> _Set problem_
In the listing below, swap "handbag" for "shoulder bag" and reproduce everything from the line containing "How far does" down to the line containing "7302 millimetres", leaving all else unchanged.
_____
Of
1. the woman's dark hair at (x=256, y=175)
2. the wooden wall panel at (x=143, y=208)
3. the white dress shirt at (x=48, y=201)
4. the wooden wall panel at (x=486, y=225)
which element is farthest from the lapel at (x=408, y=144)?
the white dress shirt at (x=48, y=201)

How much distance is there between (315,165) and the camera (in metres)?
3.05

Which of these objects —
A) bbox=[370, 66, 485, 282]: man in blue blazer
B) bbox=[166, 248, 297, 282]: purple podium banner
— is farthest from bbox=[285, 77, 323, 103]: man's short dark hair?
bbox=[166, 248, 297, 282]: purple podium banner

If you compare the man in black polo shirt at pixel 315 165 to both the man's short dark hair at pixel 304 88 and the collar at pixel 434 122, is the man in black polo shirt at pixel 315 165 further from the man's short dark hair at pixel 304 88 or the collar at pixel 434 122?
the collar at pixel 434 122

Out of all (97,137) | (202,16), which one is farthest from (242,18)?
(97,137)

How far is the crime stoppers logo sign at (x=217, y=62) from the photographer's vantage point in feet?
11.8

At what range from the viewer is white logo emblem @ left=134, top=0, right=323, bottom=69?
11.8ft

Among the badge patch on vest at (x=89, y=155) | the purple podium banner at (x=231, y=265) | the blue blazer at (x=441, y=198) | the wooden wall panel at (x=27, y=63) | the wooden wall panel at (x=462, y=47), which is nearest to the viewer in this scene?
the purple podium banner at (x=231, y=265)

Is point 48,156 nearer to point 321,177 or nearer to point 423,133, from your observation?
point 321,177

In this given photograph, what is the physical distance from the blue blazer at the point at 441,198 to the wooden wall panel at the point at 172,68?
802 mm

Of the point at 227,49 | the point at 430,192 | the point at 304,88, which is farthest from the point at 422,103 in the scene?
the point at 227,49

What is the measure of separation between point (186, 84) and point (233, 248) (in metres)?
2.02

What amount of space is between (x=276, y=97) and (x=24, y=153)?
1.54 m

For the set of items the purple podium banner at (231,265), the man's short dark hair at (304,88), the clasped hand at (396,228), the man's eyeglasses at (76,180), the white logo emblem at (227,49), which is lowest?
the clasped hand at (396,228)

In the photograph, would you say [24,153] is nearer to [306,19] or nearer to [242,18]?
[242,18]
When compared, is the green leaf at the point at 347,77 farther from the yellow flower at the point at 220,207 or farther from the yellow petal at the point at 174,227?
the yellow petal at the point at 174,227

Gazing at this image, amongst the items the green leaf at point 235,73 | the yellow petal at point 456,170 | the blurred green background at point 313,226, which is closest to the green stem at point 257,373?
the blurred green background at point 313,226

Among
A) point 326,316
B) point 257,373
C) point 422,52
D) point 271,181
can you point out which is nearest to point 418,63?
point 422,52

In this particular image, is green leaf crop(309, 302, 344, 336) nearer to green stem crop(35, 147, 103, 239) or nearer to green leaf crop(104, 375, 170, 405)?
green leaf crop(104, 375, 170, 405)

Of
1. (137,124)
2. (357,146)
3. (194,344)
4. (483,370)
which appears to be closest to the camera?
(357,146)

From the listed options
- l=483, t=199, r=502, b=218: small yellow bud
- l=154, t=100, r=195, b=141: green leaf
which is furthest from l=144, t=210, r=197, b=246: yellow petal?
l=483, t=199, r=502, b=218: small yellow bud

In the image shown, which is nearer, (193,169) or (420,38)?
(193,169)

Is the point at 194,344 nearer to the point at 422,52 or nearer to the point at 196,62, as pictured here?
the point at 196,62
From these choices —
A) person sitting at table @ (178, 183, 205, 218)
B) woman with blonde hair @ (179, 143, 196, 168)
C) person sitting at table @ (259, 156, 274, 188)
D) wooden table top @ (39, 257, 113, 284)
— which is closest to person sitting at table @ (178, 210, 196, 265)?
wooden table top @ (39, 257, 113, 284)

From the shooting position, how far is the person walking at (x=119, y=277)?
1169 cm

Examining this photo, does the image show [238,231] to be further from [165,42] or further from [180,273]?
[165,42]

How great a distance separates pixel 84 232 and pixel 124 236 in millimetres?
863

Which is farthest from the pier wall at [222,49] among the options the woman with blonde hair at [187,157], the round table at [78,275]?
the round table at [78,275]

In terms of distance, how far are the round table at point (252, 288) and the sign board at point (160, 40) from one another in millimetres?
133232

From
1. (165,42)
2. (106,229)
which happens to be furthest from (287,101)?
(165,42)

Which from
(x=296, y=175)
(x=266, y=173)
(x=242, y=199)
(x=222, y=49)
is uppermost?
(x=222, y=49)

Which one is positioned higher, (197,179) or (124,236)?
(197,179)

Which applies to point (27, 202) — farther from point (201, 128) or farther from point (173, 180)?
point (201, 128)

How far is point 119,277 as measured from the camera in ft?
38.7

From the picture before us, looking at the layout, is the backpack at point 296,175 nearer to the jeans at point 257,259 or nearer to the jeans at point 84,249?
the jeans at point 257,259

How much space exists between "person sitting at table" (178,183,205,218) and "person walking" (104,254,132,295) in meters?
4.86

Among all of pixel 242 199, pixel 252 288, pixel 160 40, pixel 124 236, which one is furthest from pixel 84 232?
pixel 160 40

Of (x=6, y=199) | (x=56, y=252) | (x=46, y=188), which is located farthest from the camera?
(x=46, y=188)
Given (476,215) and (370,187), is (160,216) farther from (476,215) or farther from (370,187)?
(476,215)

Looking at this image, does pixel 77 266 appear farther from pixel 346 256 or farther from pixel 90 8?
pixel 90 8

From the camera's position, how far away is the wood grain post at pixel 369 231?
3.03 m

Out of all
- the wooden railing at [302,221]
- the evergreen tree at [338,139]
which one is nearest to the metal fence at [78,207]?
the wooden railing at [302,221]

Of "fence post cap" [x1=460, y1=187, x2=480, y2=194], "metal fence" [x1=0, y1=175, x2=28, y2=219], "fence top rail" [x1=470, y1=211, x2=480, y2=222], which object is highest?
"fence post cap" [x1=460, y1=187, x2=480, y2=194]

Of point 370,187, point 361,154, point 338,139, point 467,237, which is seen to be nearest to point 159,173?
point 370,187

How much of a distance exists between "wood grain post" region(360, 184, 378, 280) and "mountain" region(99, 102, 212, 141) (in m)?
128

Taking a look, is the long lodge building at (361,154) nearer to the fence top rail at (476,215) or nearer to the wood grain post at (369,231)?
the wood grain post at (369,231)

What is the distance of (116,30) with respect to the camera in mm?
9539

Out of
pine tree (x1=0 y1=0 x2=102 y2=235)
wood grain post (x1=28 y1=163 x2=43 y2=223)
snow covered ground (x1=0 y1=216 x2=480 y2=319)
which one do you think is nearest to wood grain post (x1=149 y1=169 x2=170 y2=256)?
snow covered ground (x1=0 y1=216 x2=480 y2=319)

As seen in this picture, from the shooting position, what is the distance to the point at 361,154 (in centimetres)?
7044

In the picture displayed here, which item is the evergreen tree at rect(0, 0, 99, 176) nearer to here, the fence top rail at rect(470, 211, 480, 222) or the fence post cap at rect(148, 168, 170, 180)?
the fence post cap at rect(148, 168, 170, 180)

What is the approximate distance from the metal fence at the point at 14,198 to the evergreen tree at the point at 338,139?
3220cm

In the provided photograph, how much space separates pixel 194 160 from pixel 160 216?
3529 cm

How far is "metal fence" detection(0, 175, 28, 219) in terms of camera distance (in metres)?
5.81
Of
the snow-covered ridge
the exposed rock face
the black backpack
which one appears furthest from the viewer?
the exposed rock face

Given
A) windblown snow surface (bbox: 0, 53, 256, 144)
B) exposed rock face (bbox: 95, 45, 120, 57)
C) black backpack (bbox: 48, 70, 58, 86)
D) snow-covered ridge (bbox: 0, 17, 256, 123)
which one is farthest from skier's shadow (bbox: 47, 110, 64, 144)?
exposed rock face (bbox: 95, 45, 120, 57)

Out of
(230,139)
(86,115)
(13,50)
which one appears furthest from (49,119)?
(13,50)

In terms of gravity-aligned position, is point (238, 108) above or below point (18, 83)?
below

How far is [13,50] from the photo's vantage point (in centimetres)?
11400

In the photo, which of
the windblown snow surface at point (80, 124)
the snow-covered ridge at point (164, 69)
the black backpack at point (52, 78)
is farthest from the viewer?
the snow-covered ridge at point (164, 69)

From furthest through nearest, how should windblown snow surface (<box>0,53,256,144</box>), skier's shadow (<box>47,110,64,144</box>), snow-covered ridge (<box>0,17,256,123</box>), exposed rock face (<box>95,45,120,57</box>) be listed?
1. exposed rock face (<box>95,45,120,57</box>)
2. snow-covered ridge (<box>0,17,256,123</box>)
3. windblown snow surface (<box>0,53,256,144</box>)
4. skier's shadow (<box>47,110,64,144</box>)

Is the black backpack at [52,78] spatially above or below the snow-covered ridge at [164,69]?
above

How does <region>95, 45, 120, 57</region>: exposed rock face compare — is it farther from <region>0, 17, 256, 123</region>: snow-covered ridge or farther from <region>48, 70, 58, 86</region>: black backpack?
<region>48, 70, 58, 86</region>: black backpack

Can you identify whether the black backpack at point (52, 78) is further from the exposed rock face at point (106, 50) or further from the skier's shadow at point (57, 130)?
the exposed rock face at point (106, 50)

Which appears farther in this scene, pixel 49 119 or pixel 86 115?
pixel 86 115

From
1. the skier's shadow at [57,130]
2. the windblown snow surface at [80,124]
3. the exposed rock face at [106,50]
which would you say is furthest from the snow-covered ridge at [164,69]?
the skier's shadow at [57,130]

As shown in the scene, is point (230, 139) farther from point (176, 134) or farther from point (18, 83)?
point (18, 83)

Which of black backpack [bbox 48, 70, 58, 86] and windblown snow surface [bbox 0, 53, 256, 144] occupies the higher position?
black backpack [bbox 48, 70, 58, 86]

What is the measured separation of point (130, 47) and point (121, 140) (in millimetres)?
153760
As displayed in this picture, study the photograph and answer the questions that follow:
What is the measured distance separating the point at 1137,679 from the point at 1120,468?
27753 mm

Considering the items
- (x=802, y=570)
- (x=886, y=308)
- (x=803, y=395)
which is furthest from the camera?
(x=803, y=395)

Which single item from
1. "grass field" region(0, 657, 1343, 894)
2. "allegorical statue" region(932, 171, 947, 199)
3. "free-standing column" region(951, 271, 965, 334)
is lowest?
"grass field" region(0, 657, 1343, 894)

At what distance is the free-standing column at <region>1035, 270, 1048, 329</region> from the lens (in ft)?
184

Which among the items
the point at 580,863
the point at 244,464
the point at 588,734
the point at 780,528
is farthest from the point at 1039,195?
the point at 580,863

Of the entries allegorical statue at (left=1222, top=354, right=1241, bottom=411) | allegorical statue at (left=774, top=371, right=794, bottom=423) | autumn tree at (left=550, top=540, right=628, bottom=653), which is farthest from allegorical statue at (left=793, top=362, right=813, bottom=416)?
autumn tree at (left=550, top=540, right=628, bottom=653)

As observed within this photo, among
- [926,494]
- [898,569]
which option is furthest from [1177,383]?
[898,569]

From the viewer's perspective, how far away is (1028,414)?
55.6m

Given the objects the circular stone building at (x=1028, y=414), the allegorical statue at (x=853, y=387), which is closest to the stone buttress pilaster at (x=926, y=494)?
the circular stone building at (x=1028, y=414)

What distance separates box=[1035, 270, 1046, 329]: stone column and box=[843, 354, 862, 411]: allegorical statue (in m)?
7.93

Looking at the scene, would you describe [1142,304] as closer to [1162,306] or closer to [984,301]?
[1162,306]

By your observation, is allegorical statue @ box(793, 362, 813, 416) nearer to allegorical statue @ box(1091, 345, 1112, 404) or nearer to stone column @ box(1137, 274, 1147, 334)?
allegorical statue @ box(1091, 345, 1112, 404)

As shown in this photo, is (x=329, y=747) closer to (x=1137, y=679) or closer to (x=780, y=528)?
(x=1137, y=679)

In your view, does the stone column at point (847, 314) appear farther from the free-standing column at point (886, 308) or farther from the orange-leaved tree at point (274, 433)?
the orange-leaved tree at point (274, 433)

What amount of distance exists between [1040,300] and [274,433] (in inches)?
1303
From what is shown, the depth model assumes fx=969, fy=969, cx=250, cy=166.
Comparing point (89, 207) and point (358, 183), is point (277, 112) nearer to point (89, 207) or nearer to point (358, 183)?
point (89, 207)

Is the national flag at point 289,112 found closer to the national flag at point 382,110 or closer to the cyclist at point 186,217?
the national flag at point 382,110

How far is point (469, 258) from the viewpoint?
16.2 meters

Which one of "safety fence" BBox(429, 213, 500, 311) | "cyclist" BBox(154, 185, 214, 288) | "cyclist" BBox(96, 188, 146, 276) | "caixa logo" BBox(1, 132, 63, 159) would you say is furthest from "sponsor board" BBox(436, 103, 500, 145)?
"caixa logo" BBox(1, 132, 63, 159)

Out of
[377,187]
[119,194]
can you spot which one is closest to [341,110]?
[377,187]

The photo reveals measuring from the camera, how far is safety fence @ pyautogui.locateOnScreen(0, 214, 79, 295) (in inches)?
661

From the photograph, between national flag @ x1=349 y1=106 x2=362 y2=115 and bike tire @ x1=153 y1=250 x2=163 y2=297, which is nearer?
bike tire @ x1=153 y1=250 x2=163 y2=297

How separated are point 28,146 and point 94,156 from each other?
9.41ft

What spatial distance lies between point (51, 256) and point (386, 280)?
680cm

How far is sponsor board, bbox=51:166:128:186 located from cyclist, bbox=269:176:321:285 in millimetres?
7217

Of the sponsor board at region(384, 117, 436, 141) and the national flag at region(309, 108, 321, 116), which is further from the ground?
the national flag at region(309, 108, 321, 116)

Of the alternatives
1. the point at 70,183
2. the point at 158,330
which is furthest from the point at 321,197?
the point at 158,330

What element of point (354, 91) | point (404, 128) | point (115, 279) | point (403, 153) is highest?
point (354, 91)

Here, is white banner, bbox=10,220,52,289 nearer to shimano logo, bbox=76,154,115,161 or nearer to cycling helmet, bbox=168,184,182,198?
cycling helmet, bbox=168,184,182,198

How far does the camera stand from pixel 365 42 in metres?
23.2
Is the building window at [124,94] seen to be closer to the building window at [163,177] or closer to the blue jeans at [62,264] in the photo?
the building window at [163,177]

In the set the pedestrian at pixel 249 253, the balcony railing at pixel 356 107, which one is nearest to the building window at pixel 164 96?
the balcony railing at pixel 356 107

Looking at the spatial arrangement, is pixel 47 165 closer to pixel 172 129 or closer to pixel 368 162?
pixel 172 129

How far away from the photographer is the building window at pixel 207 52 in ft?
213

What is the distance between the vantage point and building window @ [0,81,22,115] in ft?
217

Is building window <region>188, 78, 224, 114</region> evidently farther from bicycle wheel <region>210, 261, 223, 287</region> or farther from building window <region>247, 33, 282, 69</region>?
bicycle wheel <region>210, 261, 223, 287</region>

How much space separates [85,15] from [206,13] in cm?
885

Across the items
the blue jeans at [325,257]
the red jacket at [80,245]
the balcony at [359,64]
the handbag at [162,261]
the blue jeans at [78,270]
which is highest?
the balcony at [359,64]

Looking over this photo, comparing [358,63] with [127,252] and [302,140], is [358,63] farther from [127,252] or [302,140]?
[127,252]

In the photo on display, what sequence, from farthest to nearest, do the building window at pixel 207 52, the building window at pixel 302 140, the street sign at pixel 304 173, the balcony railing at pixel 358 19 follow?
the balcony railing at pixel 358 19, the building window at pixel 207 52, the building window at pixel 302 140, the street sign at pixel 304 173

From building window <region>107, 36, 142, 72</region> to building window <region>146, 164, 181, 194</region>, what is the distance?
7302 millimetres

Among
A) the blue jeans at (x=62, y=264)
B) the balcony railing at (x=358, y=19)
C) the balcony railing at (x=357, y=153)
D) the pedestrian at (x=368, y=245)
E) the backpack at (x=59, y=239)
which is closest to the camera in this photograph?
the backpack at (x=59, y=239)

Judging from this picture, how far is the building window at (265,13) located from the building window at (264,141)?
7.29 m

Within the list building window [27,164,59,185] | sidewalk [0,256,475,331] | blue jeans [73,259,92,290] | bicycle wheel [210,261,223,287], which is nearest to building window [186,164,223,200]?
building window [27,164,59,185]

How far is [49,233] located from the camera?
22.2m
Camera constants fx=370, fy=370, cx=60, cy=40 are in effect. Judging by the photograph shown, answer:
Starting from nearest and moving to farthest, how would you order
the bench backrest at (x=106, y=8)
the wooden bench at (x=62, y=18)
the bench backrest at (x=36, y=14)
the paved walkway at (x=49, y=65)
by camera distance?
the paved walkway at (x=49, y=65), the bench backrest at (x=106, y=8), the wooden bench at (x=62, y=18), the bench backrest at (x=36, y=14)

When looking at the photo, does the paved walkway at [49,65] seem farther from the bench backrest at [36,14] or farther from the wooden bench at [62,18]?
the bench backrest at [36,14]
_____
> _Response below_
How far does the camera stand from pixel 365 42 in metres?
23.2
Is the building window at [124,94] seen to be closer to the building window at [163,177] or closer to the blue jeans at [62,264] in the photo?
the building window at [163,177]

In the set the pedestrian at pixel 249 253, the balcony railing at pixel 356 107, which one is nearest to the building window at pixel 164 96?
the balcony railing at pixel 356 107

Looking at the spatial arrangement, is pixel 47 165 closer to pixel 172 129 or closer to pixel 368 162?
pixel 172 129

How far away from the photographer is the building window at pixel 207 52 in ft?
213

What is the distance between the vantage point and building window @ [0,81,22,115] in ft?
217

Is building window <region>188, 78, 224, 114</region> evidently farther from bicycle wheel <region>210, 261, 223, 287</region> or farther from building window <region>247, 33, 282, 69</region>?
bicycle wheel <region>210, 261, 223, 287</region>

How much space separates [85,15] from [206,13] in cm?
885

Across the items
the blue jeans at [325,257]
the red jacket at [80,245]
the balcony at [359,64]
the shoulder bag at [162,261]
the blue jeans at [78,270]
which is highest?
the balcony at [359,64]

Looking over this photo, comparing [358,63] with [127,252] and [302,140], is [358,63] farther from [127,252] or [302,140]?
[127,252]

In the photo on display, what sequence, from farthest to nearest, do the building window at pixel 207 52, the building window at pixel 302 140, the street sign at pixel 304 173, the balcony railing at pixel 358 19 follow?
the balcony railing at pixel 358 19, the building window at pixel 207 52, the building window at pixel 302 140, the street sign at pixel 304 173

From building window <region>107, 36, 142, 72</region> to building window <region>146, 164, 181, 194</region>, what is the distance?
7302 millimetres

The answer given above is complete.